FIG. 5 illustrates the percentage of nickel in the lithium layer (determined by x-ray profile refinement using the Rietveld method) after the second lithiation reactions for the first lithiation reaction at 875°C with a Li/OM ratio of 0.95, and subsequent second lithiation reactions, and the result of a first lithiation reaction at 850°C with a Li/OM ratio of 0.975 and subsequent second lithiation reactions. It is desired to have the percentage of Ni in the lithium layer as small as possible.

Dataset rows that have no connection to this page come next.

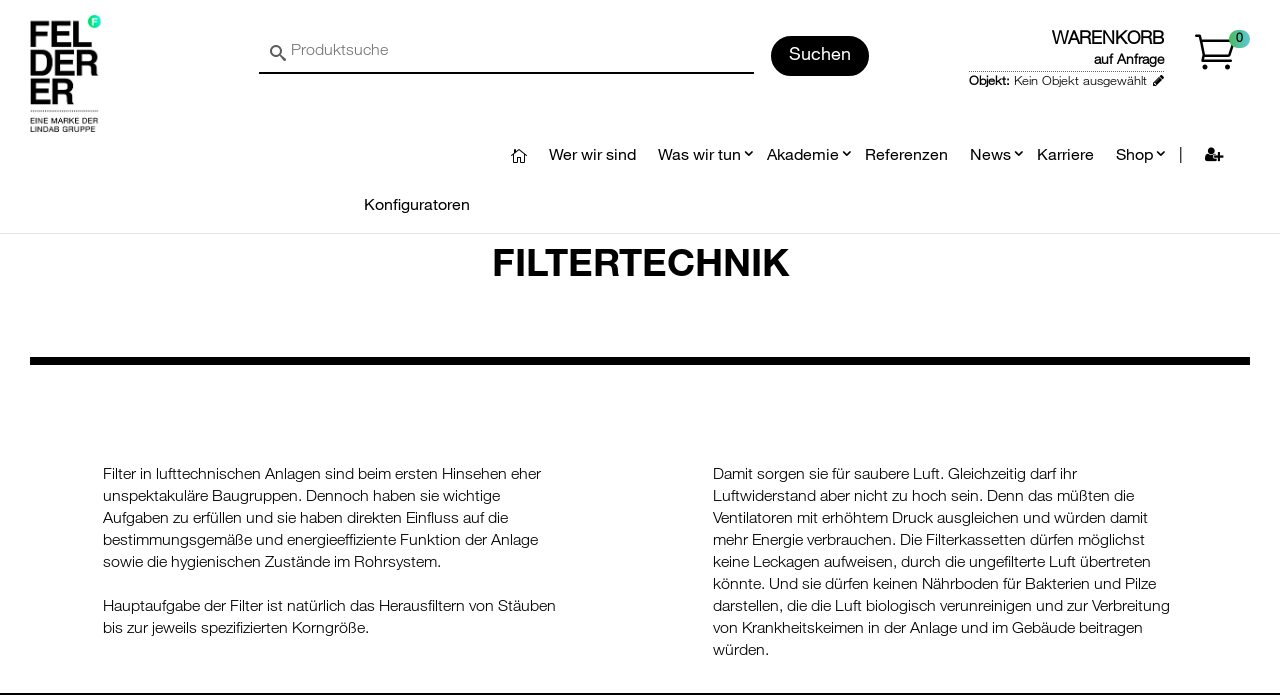

--- FILE ---
content_type: text/css
request_url: https://felderer.de/assets/dynamic/22199/frontend/stylesheets/print.css
body_size: 571
content:
@page {
    size: A4;
    margin: 15mm 15mm 15mm 15mm;
}

@media print {
    html, body {
        width: 210mm;
        height: 297mm;
        font-size: 11pt;
        line-height: 1.3;
    }
    body, h1, h2, h3, h4, h5, p, span, small, a {
        font-family: 'menlo',monospace;
        color: ;
    }
    table td {
        font-size: 11pt;
        background-color: grey;
    }
    .header {
        display: none;
    }
    .btn {
        display: none;
    }
    .btn-group {
        display: none;
    }
    a:after {
        display: none;
    }
    .recent-items {
        display: none;
    }
    .footer .link {
        display: none;
    }
    .basket-btn-bar {
        display: none;
    }
    [class^="col-md-"] {
        float: left;
    }
    .col-md-12 {
        width: 100%;
    }
    .col-md-11 {
        width: 91.667%;
    }
    .col-md-10 {
        width: 83.333%;
    }
    .col-md-9 {
        width: 75%;
    }
    .col-md-8 {
        width: 66.667%;
    }
    .col-md-7 {
        width: 58.333%;
    }
    .col-md-6 {
        width: 50%;
    }
    .col-md-5 {
        width: 41.667%;
    }
    .col-md-4 {
        width: 33.333%;
    }
    .col-md-3 {
        width: 25%;
    }
    .col-md-2 {
        width: 16.667%;
    }
    .col-md-1 {
        width: 8.333%;
    }
    .col-md-3.sidebar-filter {
        display: none;
    }
    .col-md-9.content {
        width: 100%;
    }
    .item-info h2 {
        font-family: 'Open Sans',sans-serif;
    }
    .pos-prices, .pos-amount {
        font-weight: 500;
    }
    .alert .link {
        display: none;
    }
    .item-toggle-link {
        display: none;
    }
    .basket-progress {
        display: none;
    }
    .basket-progress-step {
        display: none;
    }
    .basket-progress-divider {
        display: none;
    }
    .basket-head .link {
        display: none;
    }
    .footer {
        display: none;
    }
    .basket-head .basket-position-amount {
        font-size: 14pt;
    }
    .well.variant-matrix {
        border: none;
        padding: 0;
    }
    .well.variant-matrix .table > thead > tr > th, .well.variant-matrix td:first-child, .well.variant-matrix a.link {
        font-weight: normal;
    }
    body.image-overlay-open {
    }
    body.image-overlay-open > * {
        display: none;
    }
    body.image-overlay-open .image-overlay-background {
        background: none;
        display: block;
        width: 100%;
        position: static;
        z-index: auto;
    }
    body.image-overlay-open .image-overlay-background div {
        width: 100% !important;
        position: static !important;
    }
    body.image-overlay-open .image-overlay {
        border: none;
        padding: 0;
    }
    body.image-overlay-open .image-overlay-close {
        display: none;
    }
    body.image-overlay-open .slick-arrow {
        display: none !important;
    }
    body.image-overlay-open .slick-dots {
        display: none !important;
    }
    body.image-overlay-open .slick-track {
        transform: none !important;
    }
    body.image-overlay-open .slick-slide {
        display: none;
    }
    body.image-overlay-open .slick-slide.slick-current {
        display: block;
    }
    body.image-overlay-open .slick-slide.slick-current img {
        max-width: 100% !important;
        position: static !important;
    }
    .header {
        display: block !important;
    }
    .header-top, .navbar-header, .header-content-menu, .header-basket {
        display: none !important;
    }
    .voucher-detail #mainContainer {
        background-image: url('https://www.felderer24.de/assets/dynamic/4726/frontend/images/desktop_logo.png') !important;
        background-repeat: no-repeat !important;
        background-size: 70px !important;
        margin-top: 20px !important;
        background-position-x: 20px !important;
    }
    .voucher-detail .content {
        margin-top: 100px !important;
    }
    .voucher-detail .table > tbody > tr > td:last-child, .voucher-detail th#quote-add-to-basket, .voucher-detail th#invoice-add-to-basket, .voucher-detail th#order-add-to-basket {
        display: none;
    }
    .eupopup-container, .back-button {
        display: none !important;
    }
    table tfoot {
        display: table-row-group;
    }
    * {
        -webkit-print-color-adjust: exact !important;
        color-adjust: exact !important;
    }
    .voucher-detail #mainContainer {
        padding-right: 0px;
    }
}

New electrodes are likely to allow Tesla to achieve a better energy density than NMC batteries.

The company's progress in creating a 1 million-mile battery is highly visible. Tesla, who has been developing his batteries for several years, and recently began testing (the company has already tested the prototype of the cell as part of the secret project Roadrunner), is likely to present something amazing at Battery Day, which is due to take place in the near future.